=== Text passage ===
▼

Giving Birth: Learning How To Mother Myself
For the last 6 years, I have thought about birth almost every single day. It started with a letter I wrote to my future children. The most important part of that letter was telling these future beings that I was working alchemy on myself to be golden enough to receive them. It was at that moment that something in me shifted, and I realized that to give birth in an intentional way, I must do it for myself first.
I have definitely been through my baby-craze phase, where I wanted more than anything to become pregnant. I suppose a big part of that was hormones, women around me having babies and a desire to be a mother. Reflecting on that time, I wanted to skip over the part of being my own woman and jump into motherhood as the only viable identity after college. Becoming a doula in 2010 put the brakes on that desire. The responsibility and reality of becoming a parent was real to me. I decided that I could wait longer to become a mother.

▲

Stored data entries
▼

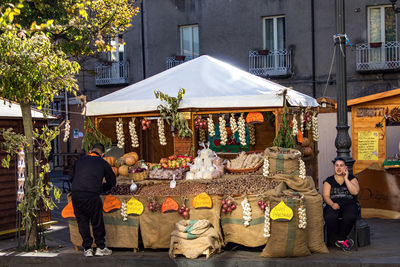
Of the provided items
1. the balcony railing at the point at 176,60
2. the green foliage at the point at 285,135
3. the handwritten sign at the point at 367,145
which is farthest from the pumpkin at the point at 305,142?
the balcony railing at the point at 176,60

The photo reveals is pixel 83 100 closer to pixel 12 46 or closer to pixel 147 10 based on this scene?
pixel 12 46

▲
▼

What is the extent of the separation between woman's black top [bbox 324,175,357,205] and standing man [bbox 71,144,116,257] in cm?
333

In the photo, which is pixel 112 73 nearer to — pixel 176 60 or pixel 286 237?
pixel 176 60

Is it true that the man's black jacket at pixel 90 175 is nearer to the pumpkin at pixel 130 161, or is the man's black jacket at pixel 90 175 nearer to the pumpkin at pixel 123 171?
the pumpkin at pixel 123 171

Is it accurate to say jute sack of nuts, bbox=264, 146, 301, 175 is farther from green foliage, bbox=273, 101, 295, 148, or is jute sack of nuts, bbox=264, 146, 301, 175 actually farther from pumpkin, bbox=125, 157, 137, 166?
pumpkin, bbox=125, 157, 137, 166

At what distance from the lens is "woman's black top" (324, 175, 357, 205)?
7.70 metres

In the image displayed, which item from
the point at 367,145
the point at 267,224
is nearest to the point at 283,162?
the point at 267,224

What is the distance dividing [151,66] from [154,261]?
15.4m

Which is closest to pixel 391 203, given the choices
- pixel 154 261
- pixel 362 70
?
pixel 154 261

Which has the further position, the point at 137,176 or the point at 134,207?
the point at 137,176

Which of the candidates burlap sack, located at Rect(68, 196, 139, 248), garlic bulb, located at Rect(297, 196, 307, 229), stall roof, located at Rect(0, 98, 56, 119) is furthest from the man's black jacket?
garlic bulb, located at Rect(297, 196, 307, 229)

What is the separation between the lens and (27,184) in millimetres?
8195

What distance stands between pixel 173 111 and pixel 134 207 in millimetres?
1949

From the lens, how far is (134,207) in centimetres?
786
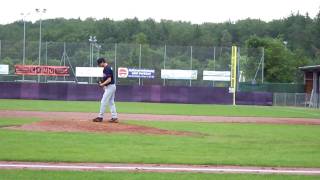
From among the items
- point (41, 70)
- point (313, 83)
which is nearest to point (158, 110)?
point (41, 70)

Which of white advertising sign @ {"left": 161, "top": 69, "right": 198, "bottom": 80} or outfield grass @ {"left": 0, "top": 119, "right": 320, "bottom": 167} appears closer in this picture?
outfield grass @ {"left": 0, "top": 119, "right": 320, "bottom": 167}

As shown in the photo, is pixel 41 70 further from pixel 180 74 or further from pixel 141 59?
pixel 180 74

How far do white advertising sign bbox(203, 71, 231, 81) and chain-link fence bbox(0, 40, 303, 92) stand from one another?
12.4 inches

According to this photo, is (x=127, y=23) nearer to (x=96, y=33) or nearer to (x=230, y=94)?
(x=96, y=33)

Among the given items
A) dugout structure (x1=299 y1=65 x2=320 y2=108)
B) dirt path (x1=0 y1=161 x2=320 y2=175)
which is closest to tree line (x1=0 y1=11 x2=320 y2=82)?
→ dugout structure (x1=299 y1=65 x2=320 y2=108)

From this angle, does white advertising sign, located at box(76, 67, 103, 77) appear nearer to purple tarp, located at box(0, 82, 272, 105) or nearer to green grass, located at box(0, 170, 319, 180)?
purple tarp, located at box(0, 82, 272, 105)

▲
▼

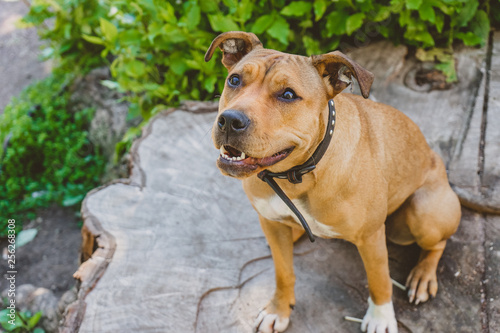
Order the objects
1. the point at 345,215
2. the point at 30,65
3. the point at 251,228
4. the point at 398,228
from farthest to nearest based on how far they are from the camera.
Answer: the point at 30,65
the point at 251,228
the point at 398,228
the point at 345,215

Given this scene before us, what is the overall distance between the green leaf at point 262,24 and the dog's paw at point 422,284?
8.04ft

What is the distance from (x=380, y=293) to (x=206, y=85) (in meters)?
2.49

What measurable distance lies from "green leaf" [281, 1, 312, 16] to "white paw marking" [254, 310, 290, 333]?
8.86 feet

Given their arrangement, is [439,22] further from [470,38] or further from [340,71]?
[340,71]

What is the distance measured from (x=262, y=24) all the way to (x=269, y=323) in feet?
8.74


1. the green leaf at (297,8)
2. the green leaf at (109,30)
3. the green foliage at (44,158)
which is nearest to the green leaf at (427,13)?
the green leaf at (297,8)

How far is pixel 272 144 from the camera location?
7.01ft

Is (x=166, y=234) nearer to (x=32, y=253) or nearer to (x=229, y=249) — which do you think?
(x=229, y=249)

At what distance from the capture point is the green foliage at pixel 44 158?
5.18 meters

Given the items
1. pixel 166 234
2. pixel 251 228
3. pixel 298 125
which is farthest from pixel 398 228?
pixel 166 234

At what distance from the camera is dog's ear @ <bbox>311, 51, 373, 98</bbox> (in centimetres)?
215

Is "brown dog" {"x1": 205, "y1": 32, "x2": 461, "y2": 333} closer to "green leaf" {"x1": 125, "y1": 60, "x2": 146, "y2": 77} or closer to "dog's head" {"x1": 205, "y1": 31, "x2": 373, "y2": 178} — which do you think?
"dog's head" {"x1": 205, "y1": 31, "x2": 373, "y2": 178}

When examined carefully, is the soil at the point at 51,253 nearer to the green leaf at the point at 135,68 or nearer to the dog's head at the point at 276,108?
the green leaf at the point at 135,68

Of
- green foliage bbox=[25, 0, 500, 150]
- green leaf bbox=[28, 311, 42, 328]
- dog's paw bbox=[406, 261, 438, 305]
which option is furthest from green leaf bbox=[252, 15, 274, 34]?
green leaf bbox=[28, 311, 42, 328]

▲

=== Exercise set ===
1 > Using the essay on giving birth, decide whether each statement agrees with it: (a) the writer has thought about birth almost every day for six years; (b) the writer became a doula in 2012; (c) the letter that started it all was addressed to the writer's own mother. Answer yes or no for each and quote the words that settle it.
2 > Update the part of the essay on giving birth that opens with the words containing "Giving Birth: Learning" and closes with "for myself first.", replacing "letter" with "note" each time it appears.
3 > Take the essay on giving birth further, continuing it from its final sentence.

=== Answers ===
1 >
(a) Yes: "For the last 6 years, I have thought about birth almost every single day."
(b) No: "Becoming a doula in 2010 put the brakes on that desire."
(c) No: "It started with a letter I wrote to my future children."

2 >
Giving Birth: Learning How To Mother Myself
For the last 6 years, I have thought about birth almost every single day. It started with a note I wrote to my future children. The most important part of that note was telling these future beings that I was working alchemy on myself to be golden enough to receive them. It was at that moment that something in me shifted, and I realized that to give birth in an intentional way, I must do it for myself first.

3 >
In the midst of this, I dealt with my own strife with my mother. I began to realize that having children in her early twenties ended my mother’s self-determination and the future she may have dreamed of. She had to do a lot of growing up all on her own because of the disconnection between her and my grandmother due to migration. I learned about what my mother wanted to do with her life – become a nurse – before she fell in love. I heard about the trials, tribulations and joys my mother endured raising 3 children close in age in the Bronx. The idea that her life was over in a certain respect filled me with dread. Suddenly, I didn’t want to be a mother anymore. Not at 20-something years old.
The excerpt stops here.